I have never fell so many times on the ice rink in one day. I am still sore from my falls even as I am writing this.

After all my rantings above, I just think that instructors played a huge role. I think my new instructor is crushing my love for ice-skating into frustrations. The lessons doesn't come cheap either and I paid for these lessons (10 sessions) with my summer earnings. And right now, I just feel like demanding my money back! (No refunds). I know I'll stick with ice-skating, but I really don't know how I can improve at the current rate.

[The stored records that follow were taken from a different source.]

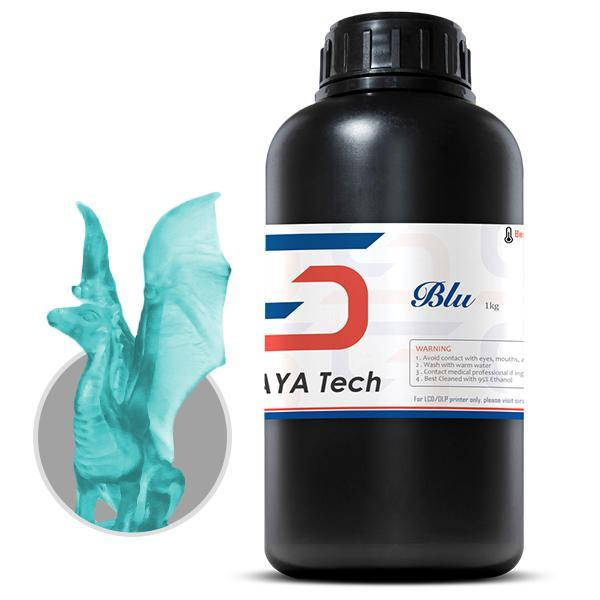 

Фотополимерная смола Blu by Siraya Tech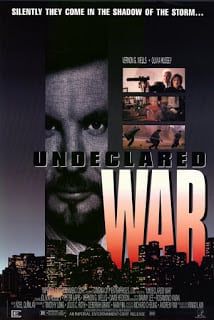 Undeclared War (1990) สงครามเงียบเก็บเจ้าพ่อ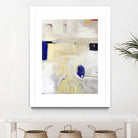 Unwind I by Mark Pulliam on GIANT ART - blue abstract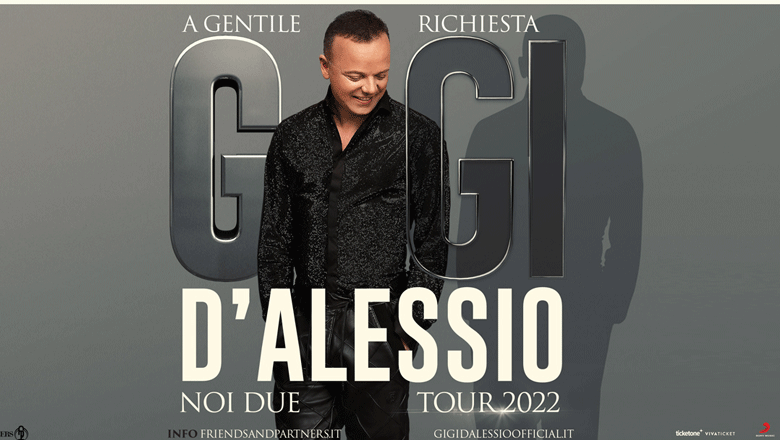 Concerto Gigi D Alessio Rai 1 Streaming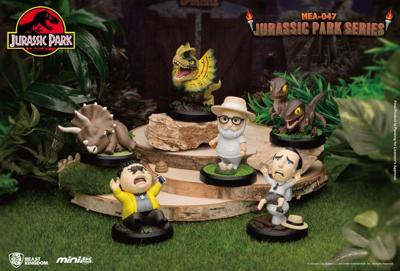 Jurassic Park Mini Egg Attack Figures Jurassic Park Series Set 10 cm Jurassic Park Mini Egg Attack Figures Jurassic Park Series Set 10 cm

I've done all the research I can on ice-skating online. I've watched ice-skating events on t.v. I even watched others skate in the skating rink to see how I could improve, but it's not the same if I don't get the necessary pointers on the ice! I don't think it's entirely my new instructor's fault; he does have a whole group to work with and it's hard for him to give some individual attention, but where does that leave me and the others!?!?!

Tuesday, January 01, 2002

Happy New Year!

It's another new year and plenty of people are making new year resolutions. I never really believed in making resolutions, because I probably won't keep them anyway.
That doesn't mean that I won't work to change some things in this coming year.

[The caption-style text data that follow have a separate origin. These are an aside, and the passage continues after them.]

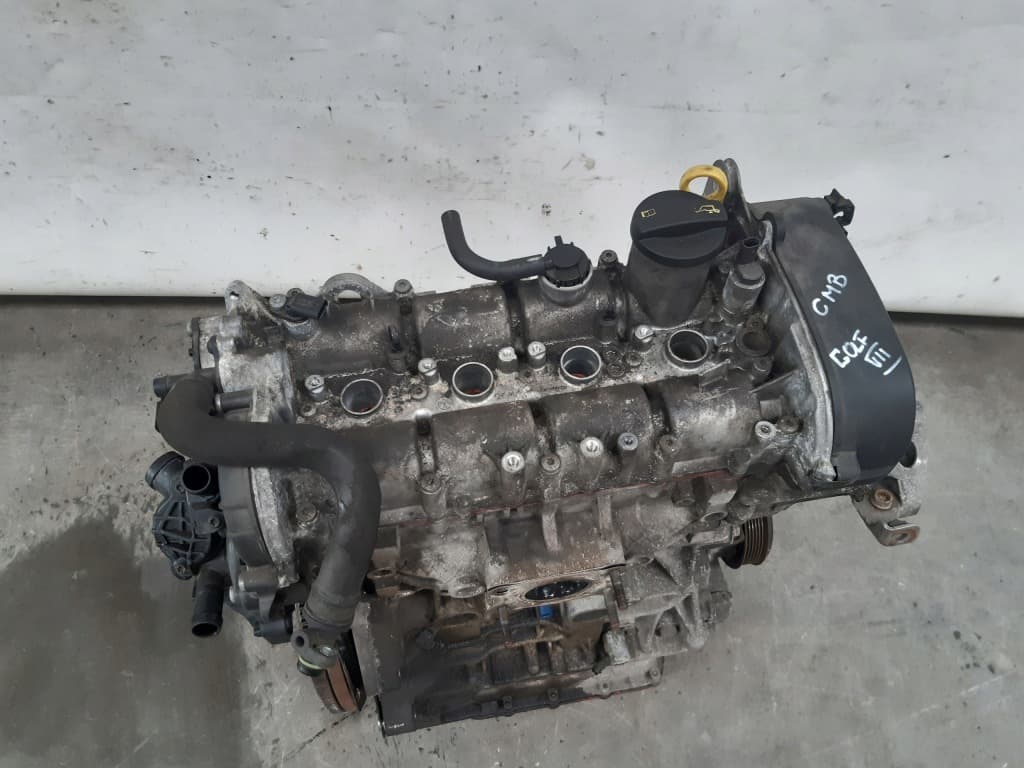 Moteur CMBA pour Volkswagen Golf 1.4 Petrol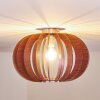 VALKOM Ceiling light brown, 1-light source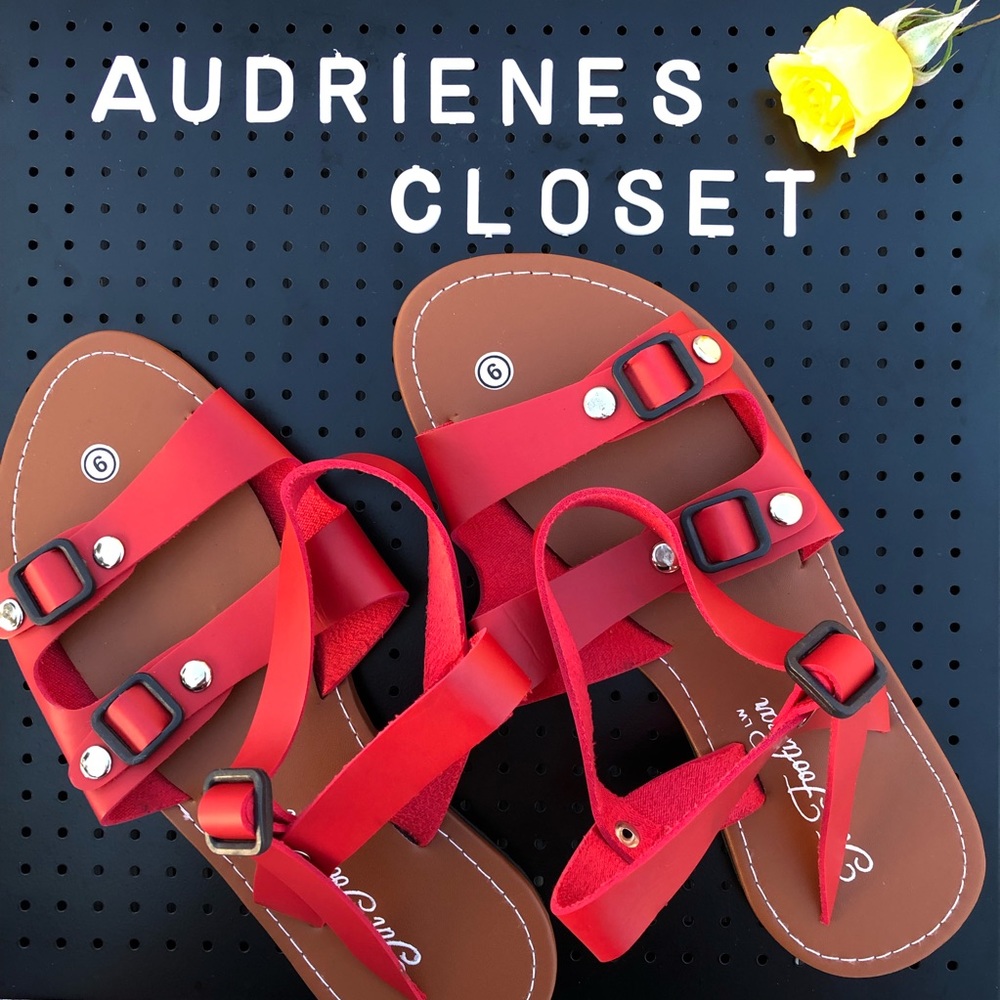 Sabrina Sandals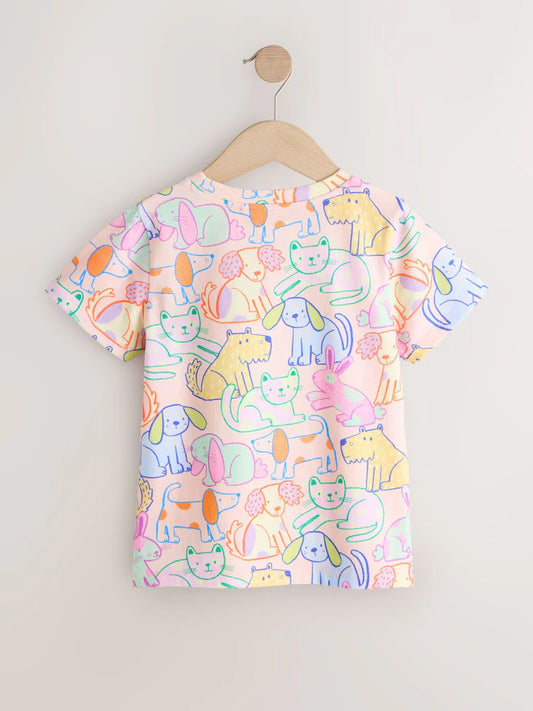 Pink Pets T-Shirt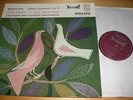 BEETHOVEN:PIANO CONCERTO – HASKIL - PHILIPS HIFI STEREO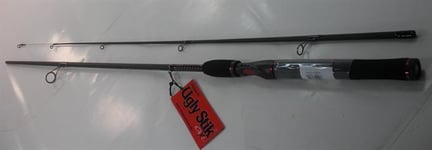 Shakespeare 1264733 USSP662M 6 Ft 6" Ugly Stik GX2 Spinning Rod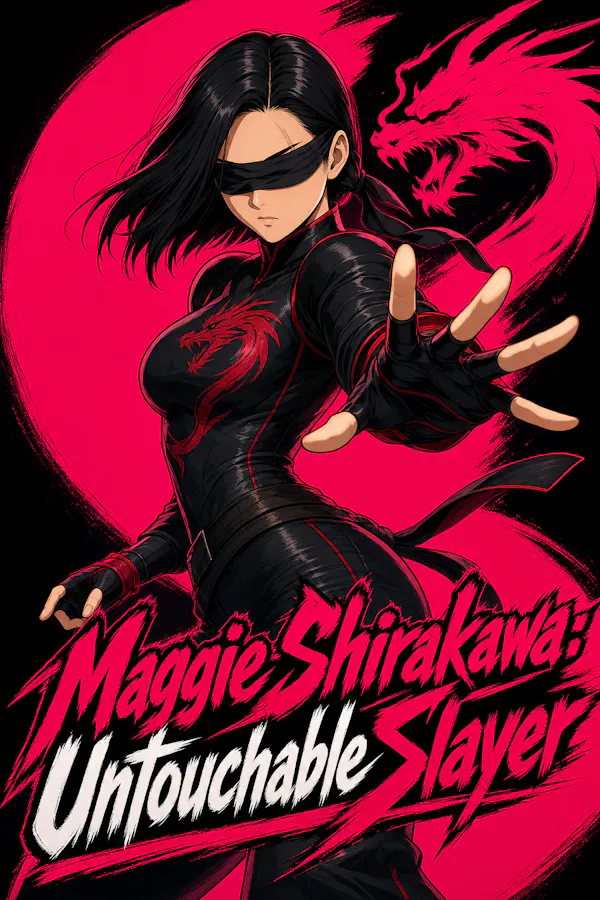 Maggie Shirakawa: Untouchable Slayer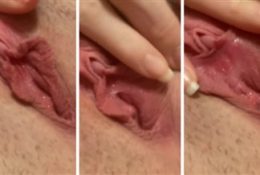 ClaraBabylegs Pussy Close Up Porn Video Leaked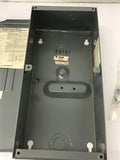 Square D QO3100BNS Circuit Breaker Enclosure Type 1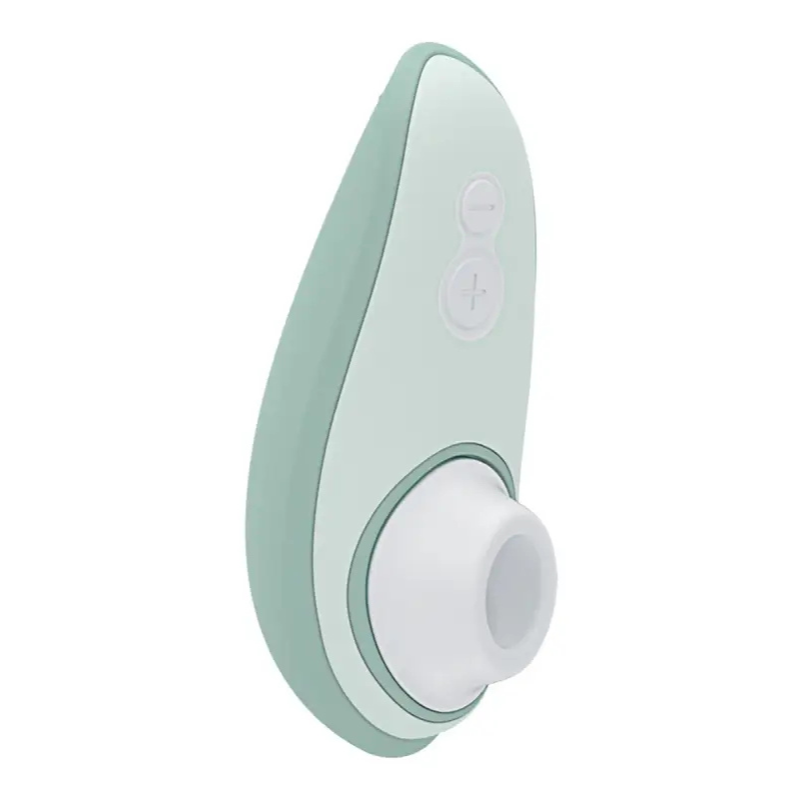 Womanizer Liberty 2 vert disponible sur LollyDoll
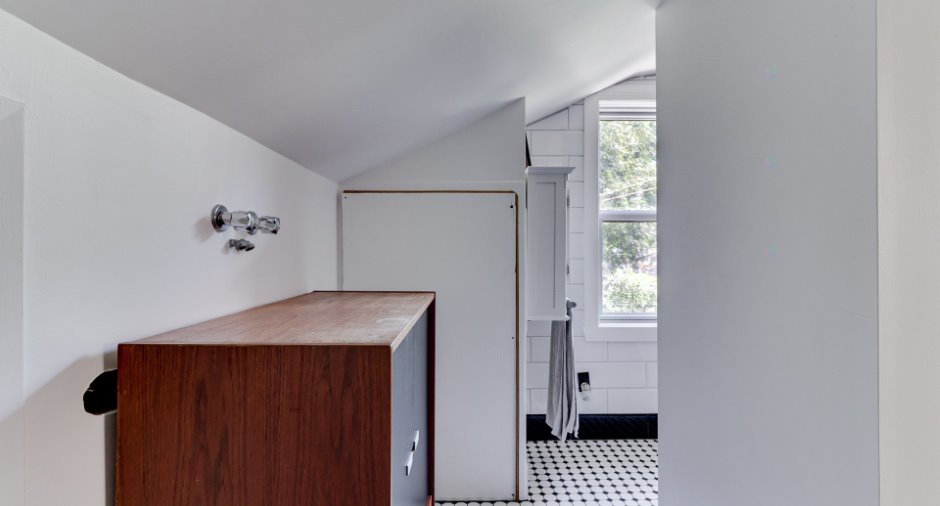 Salle de lavage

For one, I am going to try to stay away from the computer as much as possible. I don't know if I am the only one who does this, but I think I have spent far too much time on the AIM in the past. I think I also spent too much time reading people's blogs. However interesting as they may be, I need to spend more time to live my life, to share my time with people I care about, instead of sitting in front of my computer reading about the lives of others. I want to spend more time getting to know people better. That doesn't mean I am going to stop reading other blogs altogether; it's just that I am going to read them on a less frequent basis. On the same note, I am (of course) going to update my blog, but only periodically.

I've actually started staying more away from the computer since the start of finals in December. For those who I can't keep in touch unless via e-mail or AIM, the Internet is a great mode of communication. For those people who lived closer to me, however, I'd much rather hang out in person. I am going to hang out and spend more time with friends as well.

Unlike most years, I've decided not to work this winter break and instead to spend some quality time with my family. In addition to my ice-skating lessons every weekend, I've played video games, darts, and went ice-skating with my brother and sister during open rink hours. (I am only starting to learn how to ice-skate backwards, if you have any tips or advice, do share!) :)

I've also gotten my semester grades; most were better than I had expected. I am still waiting for a grade from a class which I received an "incomplete". I was incredibly surprised when I first saw the "I" while checking my grades online; I thought there must be a mistake! I e-mailed the professor and it turned out that she misplaced my final exam and term paper. How likely is that, really?